**TASK TO COMPLETE**
Give back the whole listing exactly as written, pictures excluded.

··· DATA ···

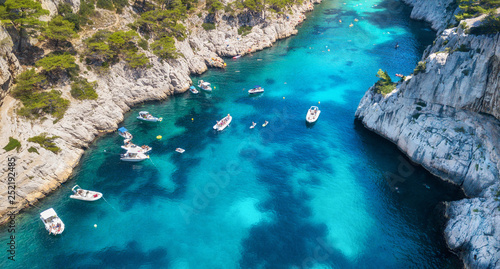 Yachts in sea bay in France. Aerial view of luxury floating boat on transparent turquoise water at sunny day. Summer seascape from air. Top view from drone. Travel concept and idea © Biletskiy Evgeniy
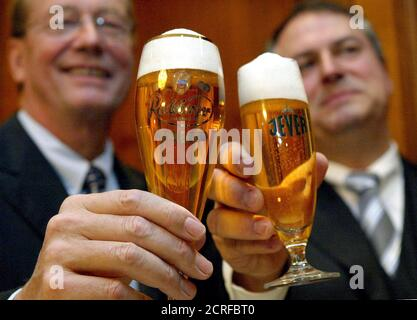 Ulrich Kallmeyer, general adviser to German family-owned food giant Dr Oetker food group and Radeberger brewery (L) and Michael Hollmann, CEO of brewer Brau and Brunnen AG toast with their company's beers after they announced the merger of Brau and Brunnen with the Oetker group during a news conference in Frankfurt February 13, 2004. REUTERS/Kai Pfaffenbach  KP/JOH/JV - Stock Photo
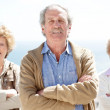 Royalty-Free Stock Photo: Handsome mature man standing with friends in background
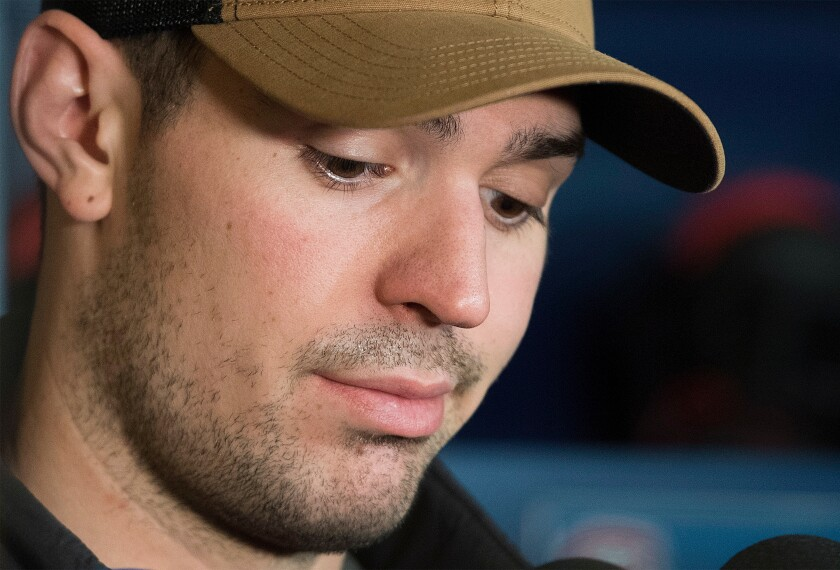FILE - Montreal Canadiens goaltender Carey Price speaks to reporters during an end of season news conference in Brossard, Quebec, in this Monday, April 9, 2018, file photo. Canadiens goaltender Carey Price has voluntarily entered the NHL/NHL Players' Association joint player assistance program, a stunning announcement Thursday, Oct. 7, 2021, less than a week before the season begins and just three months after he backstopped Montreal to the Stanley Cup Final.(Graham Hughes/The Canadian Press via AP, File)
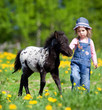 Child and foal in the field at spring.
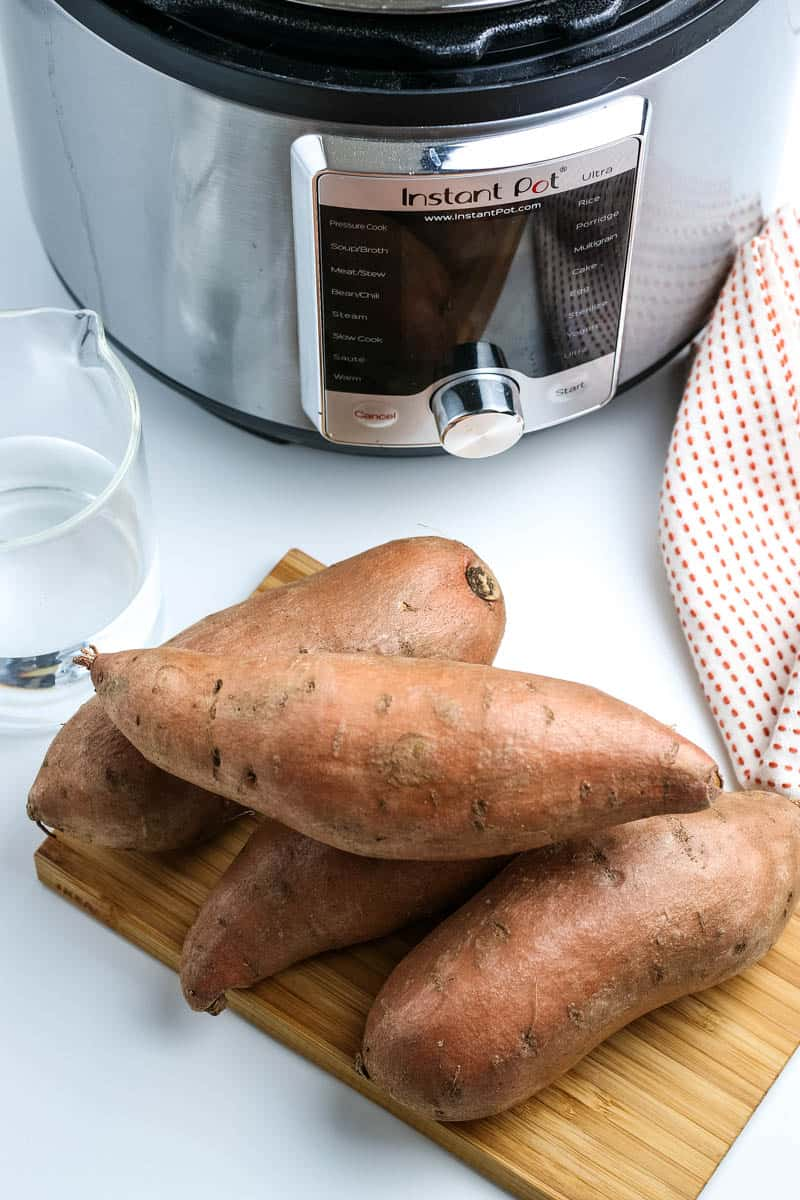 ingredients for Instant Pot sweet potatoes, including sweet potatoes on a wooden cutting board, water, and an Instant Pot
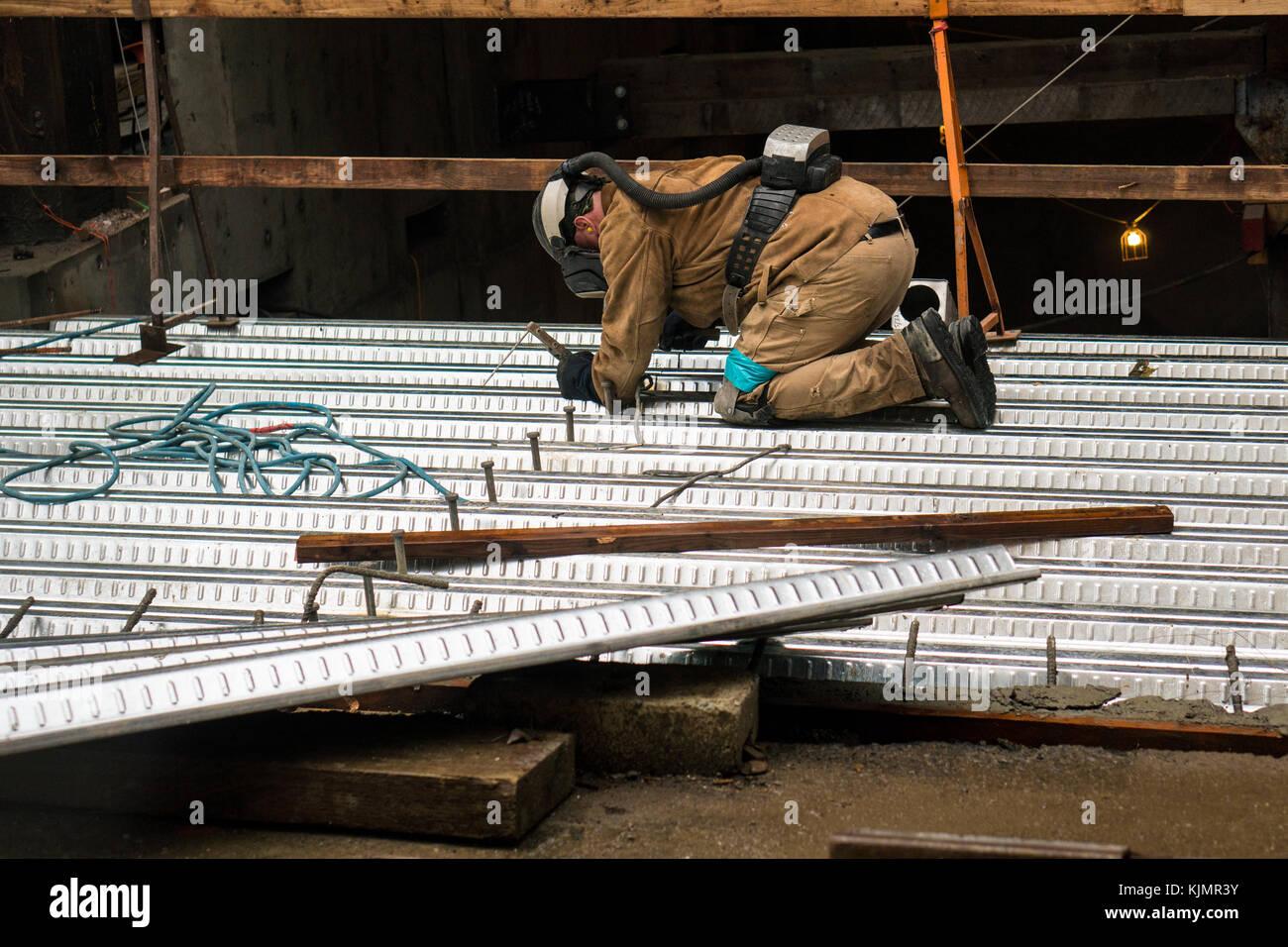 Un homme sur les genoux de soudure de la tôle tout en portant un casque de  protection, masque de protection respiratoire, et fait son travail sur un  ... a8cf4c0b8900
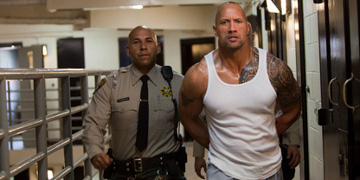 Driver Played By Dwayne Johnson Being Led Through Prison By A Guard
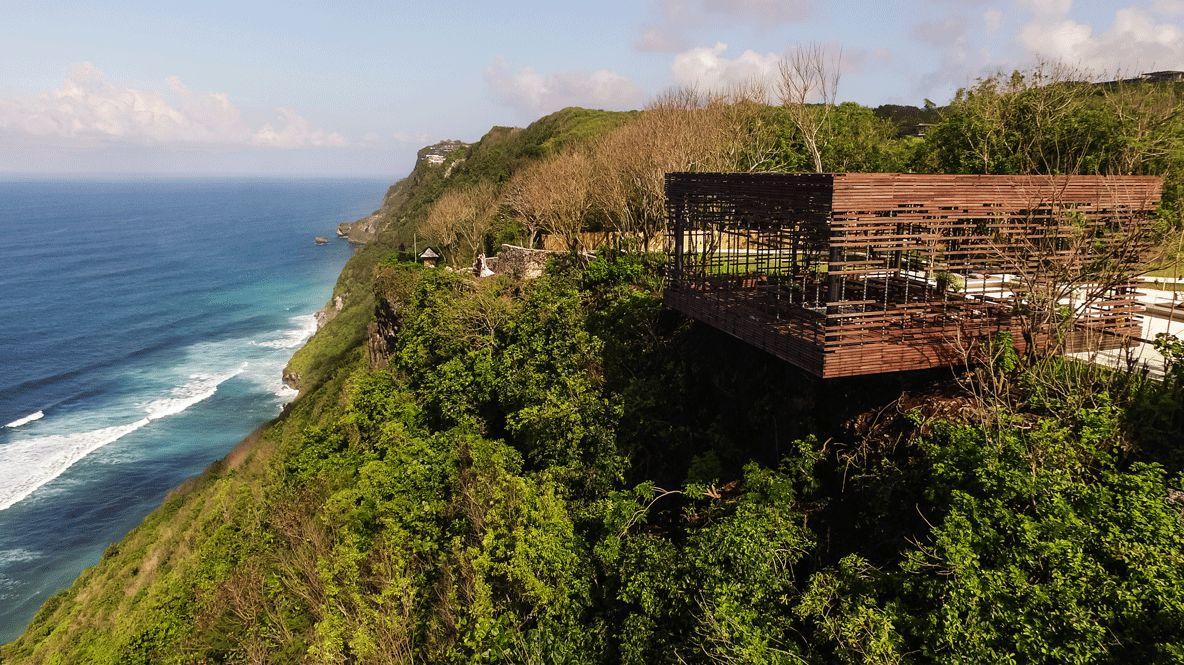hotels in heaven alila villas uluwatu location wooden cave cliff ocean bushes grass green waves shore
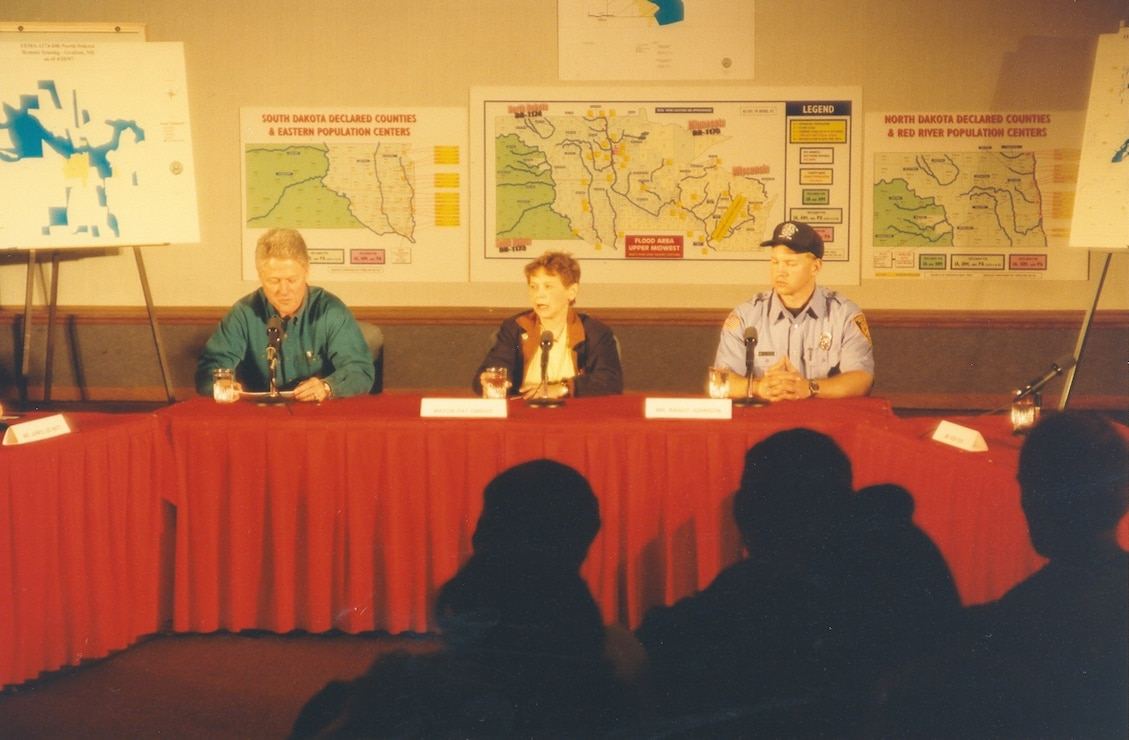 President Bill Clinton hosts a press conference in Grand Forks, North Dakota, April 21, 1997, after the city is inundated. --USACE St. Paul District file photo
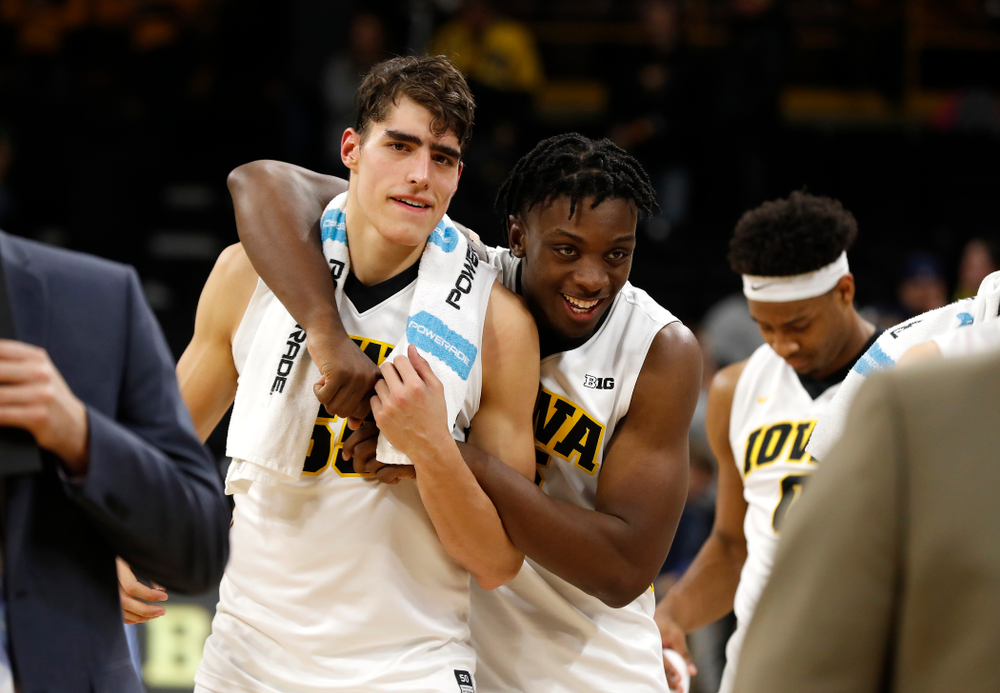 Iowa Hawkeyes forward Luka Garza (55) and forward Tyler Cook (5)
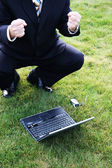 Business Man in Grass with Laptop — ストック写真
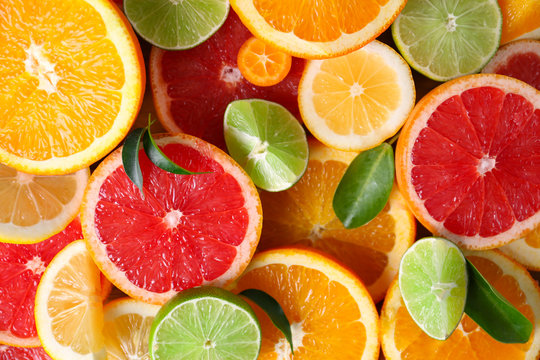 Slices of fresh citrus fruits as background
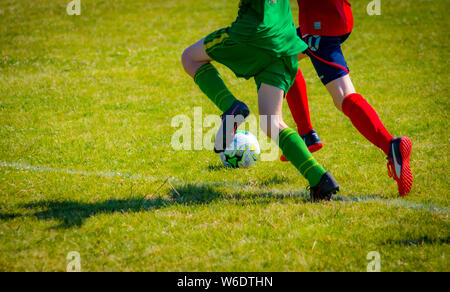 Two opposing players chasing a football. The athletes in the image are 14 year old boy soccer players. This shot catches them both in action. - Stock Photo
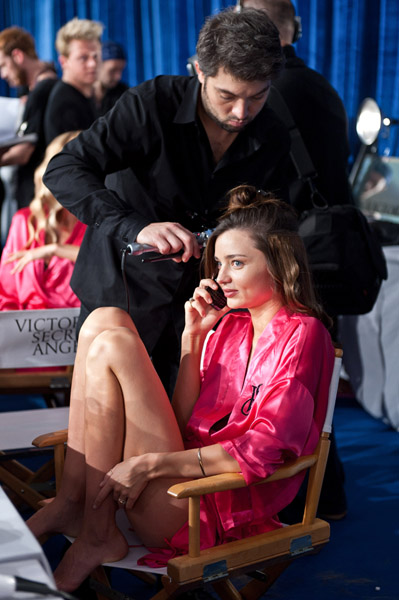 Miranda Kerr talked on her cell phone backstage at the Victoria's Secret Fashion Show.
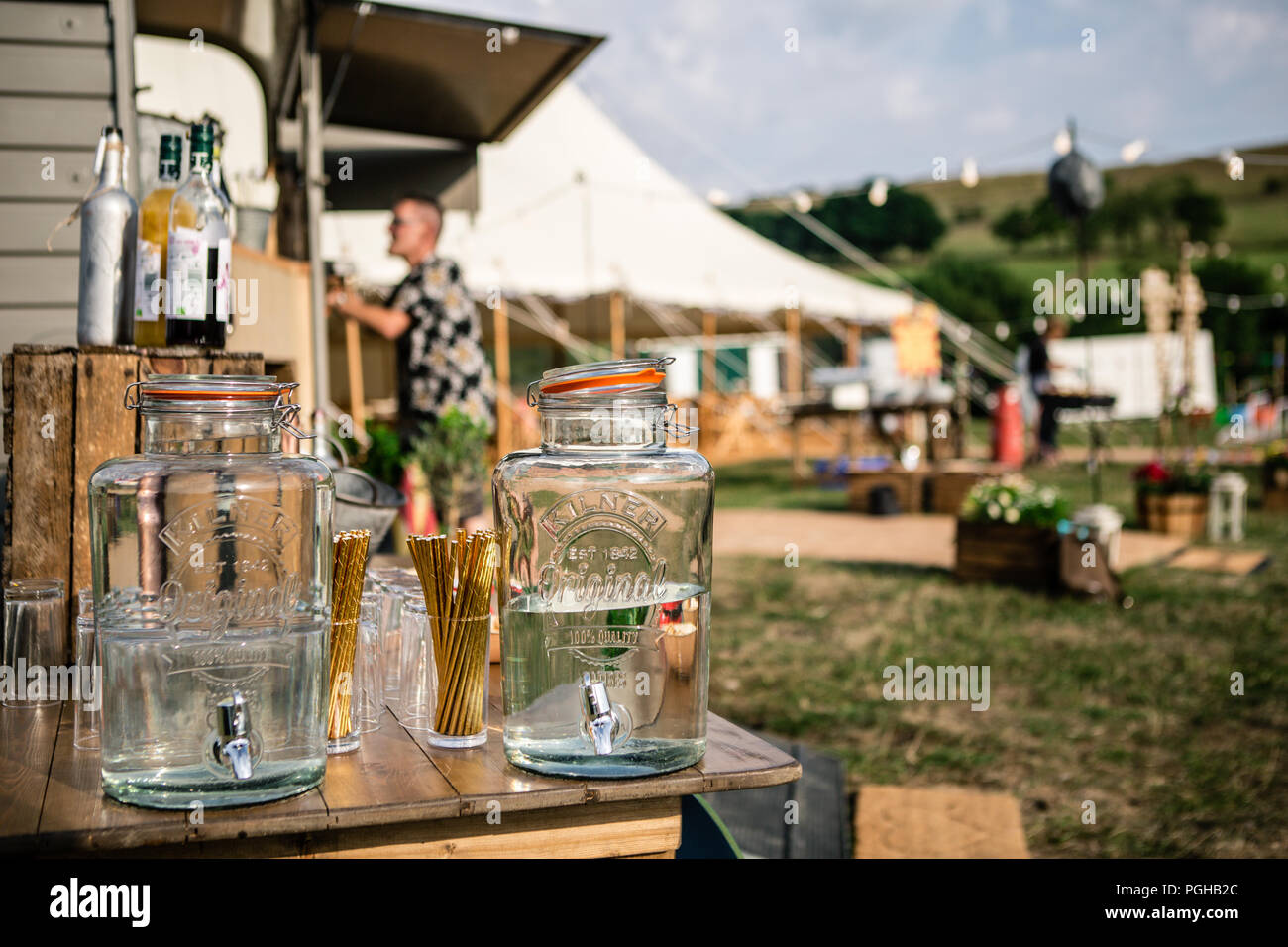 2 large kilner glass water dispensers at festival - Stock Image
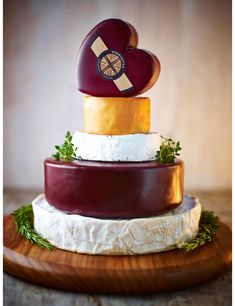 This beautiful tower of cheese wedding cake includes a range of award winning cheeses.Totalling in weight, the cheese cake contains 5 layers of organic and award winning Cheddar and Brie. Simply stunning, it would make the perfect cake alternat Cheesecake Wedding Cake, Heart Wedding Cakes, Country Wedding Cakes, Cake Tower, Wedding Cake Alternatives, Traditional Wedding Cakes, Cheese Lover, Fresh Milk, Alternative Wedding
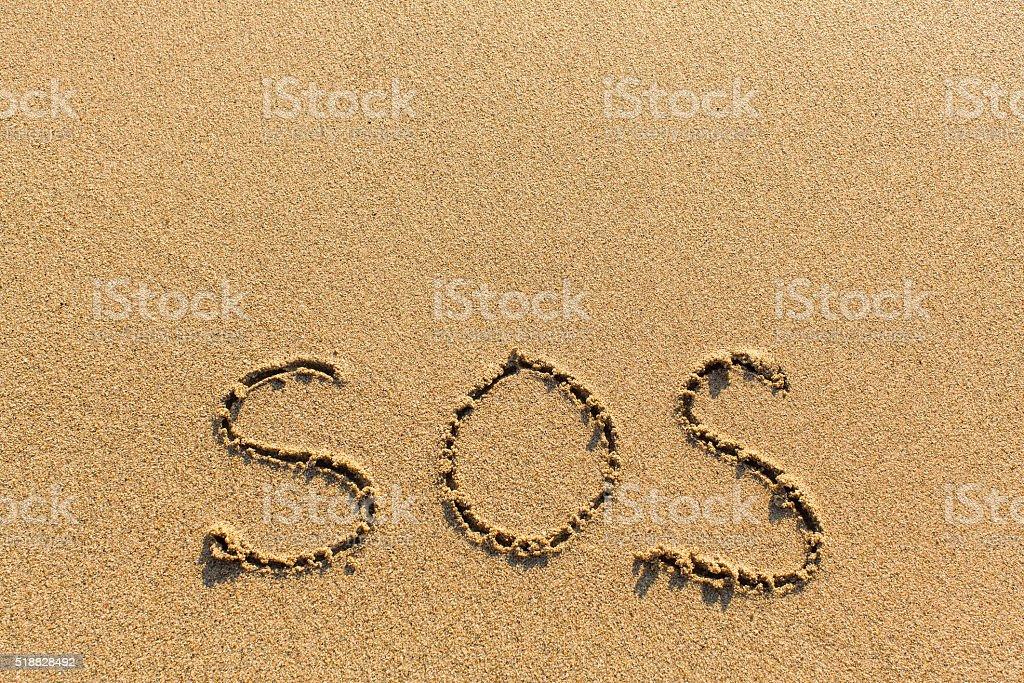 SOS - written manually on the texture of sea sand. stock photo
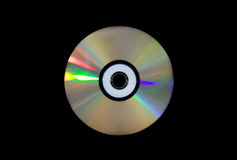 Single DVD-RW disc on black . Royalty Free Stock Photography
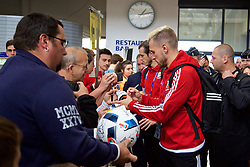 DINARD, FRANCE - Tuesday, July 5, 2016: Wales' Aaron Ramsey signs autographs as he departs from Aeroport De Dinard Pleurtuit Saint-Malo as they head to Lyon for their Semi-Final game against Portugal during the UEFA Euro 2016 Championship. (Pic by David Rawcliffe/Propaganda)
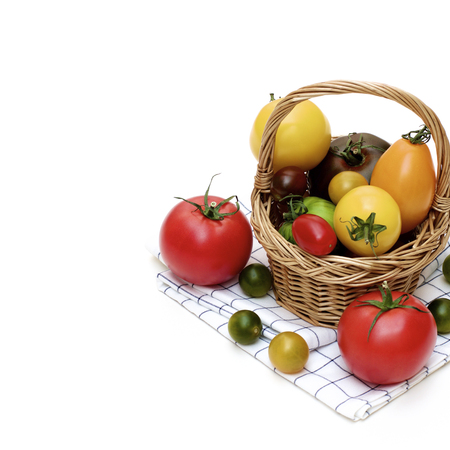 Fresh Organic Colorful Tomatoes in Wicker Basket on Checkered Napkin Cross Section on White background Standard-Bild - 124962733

···

**OUTPUT**
 Yachts in sea bay in France. Aerial view of luxury floating boat on transparent turquoise water at sunny day. Summer seascape from air. Top view from drone. Travel concept and idea © Biletskiy Evgeniy
 Ulrich Kallmeyer, general adviser to German family-owned food giant Dr Oetker food group and Radeberger brewery (L) and Michael Hollmann, CEO of brewer Brau and Brunnen AG toast with their company's beers after they announced the merger of Brau and Brunnen with the Oetker group during a news conference in Frankfurt February 13, 2004. REUTERS/Kai Pfaffenbach  KP/JOH/JV - Stock Photo
 Royalty-Free Stock Photo: Handsome mature man standing with friends in background
FILE - Montreal Canadiens goaltender Carey Price speaks to reporters during an end of season news conference in Brossard, Quebec, in this Monday, April 9, 2018, file photo. Canadiens goaltender Carey Price has voluntarily entered the NHL/NHL Players' Association joint player assistance program, a stunning announcement Thursday, Oct. 7, 2021, less than a week before the season begins and just three months after he backstopped Montreal to the Stanley Cup Final.(Graham Hughes/The Canadian Press via AP, File)
 Child and foal in the field at spring.
 ingredients for Instant Pot sweet potatoes, including sweet potatoes on a wooden cutting board, water, and an Instant Pot
 Un homme sur les genoux de soudure de la tôle tout en portant un casque de  protection, masque de protection respiratoire, et fait son travail sur un  ... a8cf4c0b8900
 Driver Played By Dwayne Johnson Being Led Through Prison By A Guard
hotels in heaven alila villas uluwatu location wooden cave cliff ocean bushes grass green waves shore
 President Bill Clinton hosts a press conference in Grand Forks, North Dakota, April 21, 1997, after the city is inundated. --USACE St. Paul District file photo
 Iowa Hawkeyes forward Luka Garza (55) and forward Tyler Cook (5)
 Business Man in Grass with Laptop — ストック写真
 Slices of fresh citrus fruits as background
 Two opposing players chasing a football. The athletes in the image are 14 year old boy soccer players. This shot catches them both in action. - Stock Photo
 Miranda Kerr talked on her cell phone backstage at the Victoria's Secret Fashion Show.
 2 large kilner glass water dispensers at festival - Stock Image
 This beautiful tower of cheese wedding cake includes a range of award winning cheeses.Totalling in weight, the cheese cake contains 5 layers of organic and award winning Cheddar and Brie. Simply stunning, it would make the perfect cake alternat Cheesecake Wedding Cake, Heart Wedding Cakes, Country Wedding Cakes, Cake Tower, Wedding Cake Alternatives, Traditional Wedding Cakes, Cheese Lover, Fresh Milk, Alternative Wedding
 SOS - written manually on the texture of sea sand. stock photo
 Single DVD-RW disc on black . Royalty Free Stock Photography
 DINARD, FRANCE - Tuesday, July 5, 2016: Wales' Aaron Ramsey signs autographs as he departs from Aeroport De Dinard Pleurtuit Saint-Malo as they head to Lyon for their Semi-Final game against Portugal during the UEFA Euro 2016 Championship. (Pic by David Rawcliffe/Propaganda)
 Fresh Organic Colorful Tomatoes in Wicker Basket on Checkered Napkin Cross Section on White background Standard-Bild - 124962733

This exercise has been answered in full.